This image is the cover for the book Thoughts - Pensées, Classics To Go

Thoughts - Pensées, Classics To Go

The Pensées ("Thoughts") is a collection of fragments written by the French 17th-century philosopher and mathematician Blaise Pascal. Pascal's religious conversion led him into a life of asceticism, and the Pensées was in many ways his life's work. It represented Pascal's defense of the Christian religion, and the concept of "Pascal's wager" stems from a portion of this work.

Blaise Pascal

Blaise Pascal; (19 June 1623 – 19 August 1662) was a French mathematician, physicist, inventor, philosopher, writer and Catholic theologian. He was a child prodigy who was educated by his father, a tax collector in Rouen. Pascal's earliest mathematical work was on conic sections; he wrote a significant treatise on the subject of projective geometry at the age of 16. He later corresponded with Pierre de Fermat on probability theory, strongly influencing the development of modern economics and social science.
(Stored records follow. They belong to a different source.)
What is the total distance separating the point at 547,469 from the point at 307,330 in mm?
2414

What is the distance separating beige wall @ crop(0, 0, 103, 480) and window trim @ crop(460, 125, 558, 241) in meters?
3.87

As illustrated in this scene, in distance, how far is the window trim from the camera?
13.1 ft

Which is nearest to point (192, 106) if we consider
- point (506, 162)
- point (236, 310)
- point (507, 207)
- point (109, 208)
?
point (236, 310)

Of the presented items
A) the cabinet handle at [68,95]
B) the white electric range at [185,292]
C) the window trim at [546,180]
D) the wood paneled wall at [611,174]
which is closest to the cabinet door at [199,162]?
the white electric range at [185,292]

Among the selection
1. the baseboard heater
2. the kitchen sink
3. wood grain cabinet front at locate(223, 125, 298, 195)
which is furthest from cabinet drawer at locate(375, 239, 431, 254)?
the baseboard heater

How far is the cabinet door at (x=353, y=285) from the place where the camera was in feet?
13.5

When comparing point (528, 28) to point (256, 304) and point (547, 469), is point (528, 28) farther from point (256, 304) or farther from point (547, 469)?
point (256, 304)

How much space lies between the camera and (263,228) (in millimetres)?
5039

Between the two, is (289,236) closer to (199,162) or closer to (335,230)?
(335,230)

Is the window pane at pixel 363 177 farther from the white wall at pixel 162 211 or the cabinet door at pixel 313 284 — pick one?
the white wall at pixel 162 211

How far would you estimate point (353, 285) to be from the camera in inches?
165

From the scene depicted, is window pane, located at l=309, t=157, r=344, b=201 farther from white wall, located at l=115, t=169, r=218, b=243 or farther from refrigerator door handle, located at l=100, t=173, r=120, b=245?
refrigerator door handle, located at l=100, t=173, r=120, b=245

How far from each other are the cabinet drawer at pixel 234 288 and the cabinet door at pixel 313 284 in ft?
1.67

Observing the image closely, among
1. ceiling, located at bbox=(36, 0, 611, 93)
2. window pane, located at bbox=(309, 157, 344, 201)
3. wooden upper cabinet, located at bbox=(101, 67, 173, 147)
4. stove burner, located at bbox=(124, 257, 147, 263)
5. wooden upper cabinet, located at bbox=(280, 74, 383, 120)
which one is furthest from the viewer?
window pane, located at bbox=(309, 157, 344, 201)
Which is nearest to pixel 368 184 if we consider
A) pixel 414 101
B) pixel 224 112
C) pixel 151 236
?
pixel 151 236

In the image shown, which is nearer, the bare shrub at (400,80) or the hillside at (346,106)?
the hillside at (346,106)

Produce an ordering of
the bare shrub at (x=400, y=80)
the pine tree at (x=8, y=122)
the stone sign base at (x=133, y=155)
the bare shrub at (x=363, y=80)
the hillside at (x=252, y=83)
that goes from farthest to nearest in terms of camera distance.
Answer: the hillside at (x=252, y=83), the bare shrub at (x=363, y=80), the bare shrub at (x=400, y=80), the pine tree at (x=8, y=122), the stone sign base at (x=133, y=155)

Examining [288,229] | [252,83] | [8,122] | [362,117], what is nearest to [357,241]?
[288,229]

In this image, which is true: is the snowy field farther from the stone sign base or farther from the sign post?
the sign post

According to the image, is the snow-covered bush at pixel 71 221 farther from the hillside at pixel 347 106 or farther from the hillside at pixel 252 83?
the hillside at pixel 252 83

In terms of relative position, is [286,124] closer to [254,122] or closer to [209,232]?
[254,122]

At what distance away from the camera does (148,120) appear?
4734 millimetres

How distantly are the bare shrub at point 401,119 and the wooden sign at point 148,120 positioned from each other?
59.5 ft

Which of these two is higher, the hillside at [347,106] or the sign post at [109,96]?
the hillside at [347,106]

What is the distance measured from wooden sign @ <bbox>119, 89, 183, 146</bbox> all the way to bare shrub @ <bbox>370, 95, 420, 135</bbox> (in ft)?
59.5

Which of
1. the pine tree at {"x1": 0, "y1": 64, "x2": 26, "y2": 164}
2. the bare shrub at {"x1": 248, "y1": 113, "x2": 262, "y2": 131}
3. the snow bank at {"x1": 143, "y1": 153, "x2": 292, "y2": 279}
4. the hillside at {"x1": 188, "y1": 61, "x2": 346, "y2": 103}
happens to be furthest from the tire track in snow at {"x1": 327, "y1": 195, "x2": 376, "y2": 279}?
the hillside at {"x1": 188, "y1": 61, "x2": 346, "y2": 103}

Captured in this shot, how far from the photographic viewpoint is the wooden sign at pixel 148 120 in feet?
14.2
In 1642, while still a teenager, he started some pioneering work on calculating machines (called Pascal's calculators and later Pascalines), establishing him as one of the first two inventors of the mechanical calculator. He also worked in the natural and applied sciences, where he made important contributions to the study of fluids, and clarified the concepts of pressure and vacuum by generalising the work of Evangelista Torricelli. Following Galileo Galilei and Torricelli, in 1647, he rebutted Aristotle's followers who insisted that nature abhors a vacuum. Pascal's results caused many disputes before being accepted. Pascal also wrote in defence of the scientific method.